After verdicts and before judgment the plaintiffs acquired the title outstanding in Daniel J. Burns, together with an assignment of the eminent domain damages, and petitioned the court below to modify the verdict so as to give them the total amount of the respective verdicts rather than the amounts apportioned. This the court below refused to do, lacking the power. See Gaspero v. Gentile, 160 Pa. Superior Ct. 276, 50 A.2d 754. The motion was renewed in this Court.

Under § 2 of the Act of May 20, 1891, P.L. 101, 12 PS § 1164, "The supreme Court shall have the power in all cases to affirm, reverse, amend or modify a judgment... appealed from, and to enter such judgment, order or decree in the case as the supreme court may

[ 374 Pa. Page 112]

    deem proper and just..." Paragraph 8, § 8 of the Act of June 24, 1895, P.L. 212, 17 PS § 192, constituting the Superior Court, reads in part: "It may affirm, reverse, amend or modify any order, judgment or decree as it may think to be just..." Both courts have exercised that power when the facts were not in controversy: Osterling v. Allegheny County, 272 Pa. 458, 116 A. 385; Whalen v. Smith, Fireproof Construction Co., 296 Pa. 10, 145 A. 591; Gaspero v. Gentile, 160 Pa. Superior Ct. 276, 50 A.2d 754. No good purpose could be served by having a retrial as to the Burns interest later acquired by the plaintiffs, since under the stipulation the interest of all parties was valued and then apportioned among the parties plaintiff, excluding the Burns interest.
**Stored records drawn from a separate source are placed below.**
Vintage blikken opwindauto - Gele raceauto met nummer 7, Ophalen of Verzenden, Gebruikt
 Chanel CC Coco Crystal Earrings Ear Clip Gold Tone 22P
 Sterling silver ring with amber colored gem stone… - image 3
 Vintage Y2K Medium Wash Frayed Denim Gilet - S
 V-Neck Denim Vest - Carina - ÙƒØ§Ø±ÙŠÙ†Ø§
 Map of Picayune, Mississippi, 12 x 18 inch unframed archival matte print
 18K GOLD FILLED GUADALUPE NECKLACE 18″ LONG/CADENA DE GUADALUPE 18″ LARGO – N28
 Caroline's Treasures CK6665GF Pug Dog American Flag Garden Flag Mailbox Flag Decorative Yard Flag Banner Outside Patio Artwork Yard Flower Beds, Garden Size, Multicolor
We therefore modify the judgment in No. 67 March Term, 1953, for the plaintiffs in the sum of $50,000, with damages for detention as found by the jury in the sum of $2,769.24 (thus excluding damages for detention on the Burns interest acquired subsequent to verdict); and in No. 68 March Term, 1953, for the plaintiffs in the sum of $5,000, with damages for detention as found by the jury in the sum of $262.50 (thus excluding damages for detention on the Burns interest acquired subsequent to verdict).

As thus modified the respective judgments are affirmed.

Disposition

As thus modified the respective judgments are affirmed.